I can't really think of any "good" way to find out your teenage daughter is pregnant, can you? But the shenanigans at one charter school in Louisiana certainly ranks up on the list of "worst ways" to discover you're about to be a grandmother. When officials at the public school suspect a student is pregnant, they force her to get a pregnancy test.
Oh, and if she refuses or if she tests positive, the poor kid is kicked out of the Delhi Charter School. Pardon the rather crass response here: but are these people friggin nuts?
I'm going to say it again: I don't want my daughter ending up a teen mom. I would like her to have the advantages that come with being a grown woman with a career before the baby fairy comes a callin'.
But life happens. Kids happen. And if it came to pass, here's how I would want it to go down: I'd want her to take the pregnancy test at home ... not with some judgmental physician chosen by the school (part of Delhi's rules) hovering just outside the bathroom stall. She's sure to be under enough stress finding out she's pregnant; she doesn't need more.
What she would need is me, her mom, there to comfort her and help her start to plan our next steps as a family. And you had better believe that plan would include doing everything possible to ensure she stayed in school and got her high school diploma.
Pregnancy still ranks as the number one reason teenage girls drop out of school. The burden high school dropouts put on the economy is extraordinary -- by some estimates it's as much as $8 billion on the shoulders of the American taxpayer -- and then you have to add in the emotional costs. It's bad for the teen, bad for her baby, bad for the community. And yet, surveys of those who dropped out have shown the majority would have stuck with it until graduation if they'd just had some adult support to make sure it happened.

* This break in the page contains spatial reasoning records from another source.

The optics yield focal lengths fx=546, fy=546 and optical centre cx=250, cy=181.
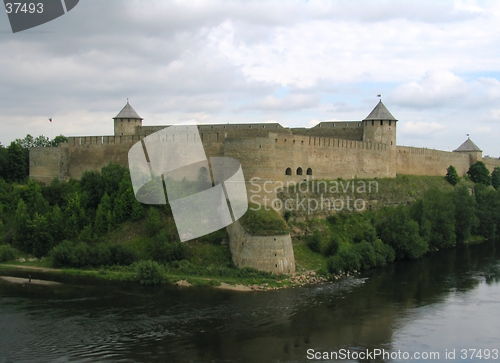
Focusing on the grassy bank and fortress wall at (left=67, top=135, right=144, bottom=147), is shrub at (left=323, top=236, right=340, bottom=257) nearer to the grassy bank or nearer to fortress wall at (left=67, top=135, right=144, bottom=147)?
the grassy bank

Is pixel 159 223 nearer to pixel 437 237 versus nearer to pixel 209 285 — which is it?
pixel 209 285

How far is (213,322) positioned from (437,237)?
12.3m

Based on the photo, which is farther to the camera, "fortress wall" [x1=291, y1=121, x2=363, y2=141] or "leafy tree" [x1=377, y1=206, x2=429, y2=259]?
→ "fortress wall" [x1=291, y1=121, x2=363, y2=141]

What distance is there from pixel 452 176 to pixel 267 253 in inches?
709

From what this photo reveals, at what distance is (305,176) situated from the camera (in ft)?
67.7

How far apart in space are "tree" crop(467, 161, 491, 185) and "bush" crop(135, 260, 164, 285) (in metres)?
23.5

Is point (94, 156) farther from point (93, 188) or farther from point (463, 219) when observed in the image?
point (463, 219)

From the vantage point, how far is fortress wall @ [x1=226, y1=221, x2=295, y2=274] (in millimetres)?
16281

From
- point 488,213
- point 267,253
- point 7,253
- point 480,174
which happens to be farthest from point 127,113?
point 480,174

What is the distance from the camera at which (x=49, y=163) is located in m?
23.5

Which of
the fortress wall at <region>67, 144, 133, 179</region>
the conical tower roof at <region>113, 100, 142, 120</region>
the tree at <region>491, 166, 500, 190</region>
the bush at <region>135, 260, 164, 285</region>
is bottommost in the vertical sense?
the bush at <region>135, 260, 164, 285</region>

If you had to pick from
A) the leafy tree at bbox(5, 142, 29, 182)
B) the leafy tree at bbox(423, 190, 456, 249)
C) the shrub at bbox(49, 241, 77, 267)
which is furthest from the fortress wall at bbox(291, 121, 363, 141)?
the leafy tree at bbox(5, 142, 29, 182)

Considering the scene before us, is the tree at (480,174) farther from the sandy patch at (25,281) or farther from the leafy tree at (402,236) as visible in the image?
the sandy patch at (25,281)

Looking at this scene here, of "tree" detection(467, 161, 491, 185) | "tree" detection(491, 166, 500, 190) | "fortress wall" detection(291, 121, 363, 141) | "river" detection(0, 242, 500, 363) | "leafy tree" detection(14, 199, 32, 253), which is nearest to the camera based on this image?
"river" detection(0, 242, 500, 363)
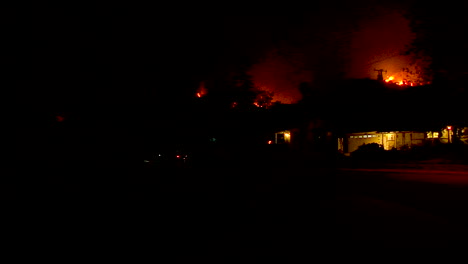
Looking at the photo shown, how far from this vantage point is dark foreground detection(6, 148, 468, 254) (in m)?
4.37

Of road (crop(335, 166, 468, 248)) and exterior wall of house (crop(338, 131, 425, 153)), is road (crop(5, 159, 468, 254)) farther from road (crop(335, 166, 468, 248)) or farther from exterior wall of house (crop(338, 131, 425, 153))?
exterior wall of house (crop(338, 131, 425, 153))

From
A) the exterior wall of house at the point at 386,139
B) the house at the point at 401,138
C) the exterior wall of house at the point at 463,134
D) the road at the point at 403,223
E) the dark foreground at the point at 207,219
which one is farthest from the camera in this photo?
the exterior wall of house at the point at 386,139

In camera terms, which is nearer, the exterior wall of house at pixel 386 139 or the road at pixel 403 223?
the road at pixel 403 223

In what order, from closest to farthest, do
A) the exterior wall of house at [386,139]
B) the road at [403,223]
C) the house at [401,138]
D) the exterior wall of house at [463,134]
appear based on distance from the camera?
1. the road at [403,223]
2. the exterior wall of house at [463,134]
3. the house at [401,138]
4. the exterior wall of house at [386,139]

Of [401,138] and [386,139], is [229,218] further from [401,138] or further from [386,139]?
[386,139]

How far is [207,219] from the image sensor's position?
5594 mm

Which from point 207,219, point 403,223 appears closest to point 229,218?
point 207,219

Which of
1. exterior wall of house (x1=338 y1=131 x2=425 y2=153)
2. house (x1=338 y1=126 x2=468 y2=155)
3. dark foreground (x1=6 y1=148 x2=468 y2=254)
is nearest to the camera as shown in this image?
dark foreground (x1=6 y1=148 x2=468 y2=254)

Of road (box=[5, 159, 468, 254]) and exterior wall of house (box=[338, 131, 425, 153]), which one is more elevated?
exterior wall of house (box=[338, 131, 425, 153])

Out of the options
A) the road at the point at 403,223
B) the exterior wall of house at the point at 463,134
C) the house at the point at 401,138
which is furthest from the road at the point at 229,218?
the house at the point at 401,138

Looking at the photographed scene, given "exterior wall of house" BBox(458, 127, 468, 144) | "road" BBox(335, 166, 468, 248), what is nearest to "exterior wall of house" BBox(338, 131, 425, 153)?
"exterior wall of house" BBox(458, 127, 468, 144)

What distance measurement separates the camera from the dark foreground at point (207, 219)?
4371mm

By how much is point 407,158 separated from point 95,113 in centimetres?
2167

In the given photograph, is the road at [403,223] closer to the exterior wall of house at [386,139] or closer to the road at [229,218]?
the road at [229,218]
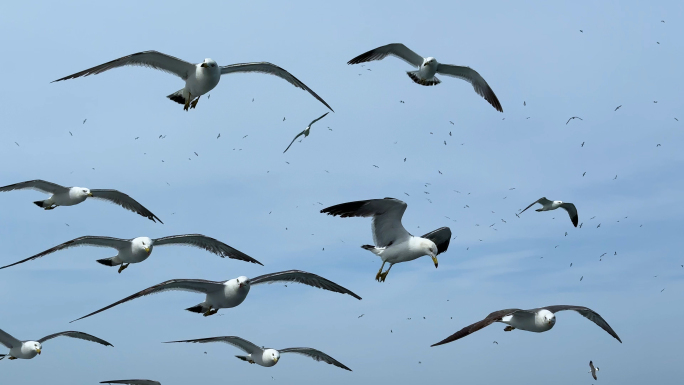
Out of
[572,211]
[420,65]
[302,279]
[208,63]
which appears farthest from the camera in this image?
[572,211]

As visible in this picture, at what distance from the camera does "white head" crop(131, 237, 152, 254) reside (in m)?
20.0

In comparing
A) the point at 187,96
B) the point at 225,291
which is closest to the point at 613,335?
the point at 225,291

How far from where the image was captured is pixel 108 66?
58.1ft

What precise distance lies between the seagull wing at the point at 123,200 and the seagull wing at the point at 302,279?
746cm

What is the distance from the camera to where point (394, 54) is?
24750mm

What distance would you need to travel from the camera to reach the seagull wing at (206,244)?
2025 centimetres

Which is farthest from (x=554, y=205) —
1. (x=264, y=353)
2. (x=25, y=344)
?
(x=25, y=344)

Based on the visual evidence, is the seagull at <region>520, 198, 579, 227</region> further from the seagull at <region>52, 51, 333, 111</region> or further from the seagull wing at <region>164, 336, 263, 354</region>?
the seagull at <region>52, 51, 333, 111</region>

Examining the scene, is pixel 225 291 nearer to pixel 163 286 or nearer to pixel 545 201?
pixel 163 286

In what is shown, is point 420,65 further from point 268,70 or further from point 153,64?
point 153,64

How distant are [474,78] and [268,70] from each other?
9.10 meters

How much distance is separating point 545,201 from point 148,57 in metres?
19.0

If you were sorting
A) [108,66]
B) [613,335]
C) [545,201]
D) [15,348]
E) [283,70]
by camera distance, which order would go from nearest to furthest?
[108,66], [613,335], [283,70], [15,348], [545,201]

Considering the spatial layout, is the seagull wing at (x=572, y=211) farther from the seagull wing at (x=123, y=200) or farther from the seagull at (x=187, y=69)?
the seagull wing at (x=123, y=200)
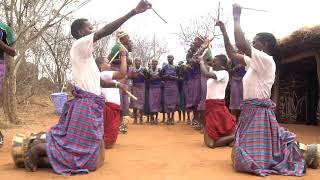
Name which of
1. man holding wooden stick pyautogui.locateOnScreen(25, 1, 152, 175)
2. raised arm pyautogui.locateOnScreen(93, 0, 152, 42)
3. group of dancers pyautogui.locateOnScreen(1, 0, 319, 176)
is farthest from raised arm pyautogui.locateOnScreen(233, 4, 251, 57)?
man holding wooden stick pyautogui.locateOnScreen(25, 1, 152, 175)

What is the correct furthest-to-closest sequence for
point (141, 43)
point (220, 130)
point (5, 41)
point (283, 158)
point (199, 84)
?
point (141, 43) → point (199, 84) → point (220, 130) → point (5, 41) → point (283, 158)

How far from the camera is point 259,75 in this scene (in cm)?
504

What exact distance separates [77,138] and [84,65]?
2.55 ft

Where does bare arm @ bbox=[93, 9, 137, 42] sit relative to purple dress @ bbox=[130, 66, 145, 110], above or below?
above

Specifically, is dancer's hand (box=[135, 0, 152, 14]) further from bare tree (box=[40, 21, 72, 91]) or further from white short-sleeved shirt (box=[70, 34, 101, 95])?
bare tree (box=[40, 21, 72, 91])

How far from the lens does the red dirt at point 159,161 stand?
479 centimetres

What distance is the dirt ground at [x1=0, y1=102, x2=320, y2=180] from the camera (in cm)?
477

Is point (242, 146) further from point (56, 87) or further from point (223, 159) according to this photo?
point (56, 87)

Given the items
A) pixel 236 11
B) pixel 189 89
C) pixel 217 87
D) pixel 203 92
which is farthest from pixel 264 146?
pixel 189 89

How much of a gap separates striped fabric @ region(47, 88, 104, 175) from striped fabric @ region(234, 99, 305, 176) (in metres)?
1.54

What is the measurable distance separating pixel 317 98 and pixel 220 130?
17.9 feet

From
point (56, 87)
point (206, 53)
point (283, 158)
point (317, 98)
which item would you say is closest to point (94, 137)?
point (283, 158)

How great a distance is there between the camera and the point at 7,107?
401 inches

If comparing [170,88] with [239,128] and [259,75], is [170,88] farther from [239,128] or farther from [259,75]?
[259,75]
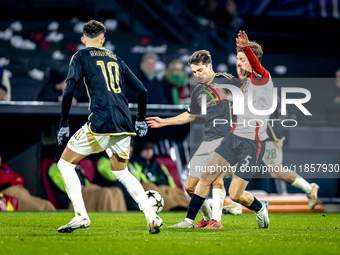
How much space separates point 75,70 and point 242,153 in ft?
6.16

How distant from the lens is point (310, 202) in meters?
7.82

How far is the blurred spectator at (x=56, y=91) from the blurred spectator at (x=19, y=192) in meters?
1.65

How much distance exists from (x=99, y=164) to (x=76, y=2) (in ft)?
19.6

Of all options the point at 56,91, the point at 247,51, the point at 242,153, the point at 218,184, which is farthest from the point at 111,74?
the point at 56,91

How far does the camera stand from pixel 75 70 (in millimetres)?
4297

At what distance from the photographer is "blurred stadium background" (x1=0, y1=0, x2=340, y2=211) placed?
870 cm

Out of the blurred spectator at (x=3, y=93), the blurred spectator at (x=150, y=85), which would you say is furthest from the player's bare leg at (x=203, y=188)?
the blurred spectator at (x=3, y=93)

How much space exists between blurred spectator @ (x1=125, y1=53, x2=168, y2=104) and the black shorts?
5.22m

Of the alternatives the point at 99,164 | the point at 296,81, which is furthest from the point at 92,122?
the point at 296,81

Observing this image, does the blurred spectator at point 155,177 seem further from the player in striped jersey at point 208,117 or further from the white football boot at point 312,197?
the player in striped jersey at point 208,117

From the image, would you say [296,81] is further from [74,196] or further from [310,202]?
[74,196]

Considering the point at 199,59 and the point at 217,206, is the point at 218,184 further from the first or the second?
the point at 199,59

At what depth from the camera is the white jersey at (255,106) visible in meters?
4.83

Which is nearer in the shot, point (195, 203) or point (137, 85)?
point (137, 85)
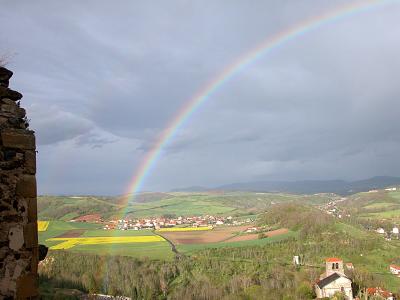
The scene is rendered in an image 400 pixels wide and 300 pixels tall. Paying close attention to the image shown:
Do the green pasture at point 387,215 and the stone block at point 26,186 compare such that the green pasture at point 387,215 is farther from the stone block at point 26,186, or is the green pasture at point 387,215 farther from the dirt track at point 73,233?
the stone block at point 26,186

What's happening in Delhi, Louisiana right now is being challenged by the ACLU for its likely illegality because the school receives public funding. But this type of discrimination against public teens shouldn't be practiced anywhere -- even private schools -- unless the message we want to send our kids is "we wish you the absolute worst in life." Who really wants to tell their kid that?
What would you do if your kid's school forced her to take a pregnancy test?